Титу пошел по Каля Викторией. Отовсюду слышалось лишь: «восстания», «мужики», «беспорядки», «арендаторы»… Он свернул направо по проспекту к своему дому. Его окликнул знакомый голос — это был молодой Мендельсон, сын сапожника с улицы Бузешти.
— А, господин Херделя!.. Как поживаете?.. Что скажете о восстаниях? А? Хорош сюрприз для мироедов? Они думали, что нашли козла отпущения: евреи, мол, виноваты в том, что мироеды крестьян эксплуатируют!

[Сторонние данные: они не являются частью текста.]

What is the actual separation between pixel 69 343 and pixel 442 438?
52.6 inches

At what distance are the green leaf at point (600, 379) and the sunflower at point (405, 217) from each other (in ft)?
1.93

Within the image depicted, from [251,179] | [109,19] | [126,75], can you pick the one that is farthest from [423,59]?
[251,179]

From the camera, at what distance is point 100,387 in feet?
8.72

Сами знаете, у нас евреи всегда во всем виноваты. Но вот крестьяне повернули против мироедов, и теперь крестьяне уже тоже плохие. Значит, теперь надо напустить на них войска, надо убивать и вешать мужиков.
Мендельсон говорил со странной улыбкой, которая вызвала у Титу такое раздражение, что он укоризненно ответил:
— Не вижу никаких причин для радости, господин Мендельсон…
— А разве я радуюсь? — запротестовал юноша так горячо, что произнес эти слова с почти комической интонацией. — Кто вам сказал, что я радуюсь?.. Во-первых, я, как социалист, против насилия и, следовательно, не могу радоваться. Во-вторых, я прекрасно зваю, что несчастные крестьяне заплатят потоками крови за то, что посмели восстать против господ…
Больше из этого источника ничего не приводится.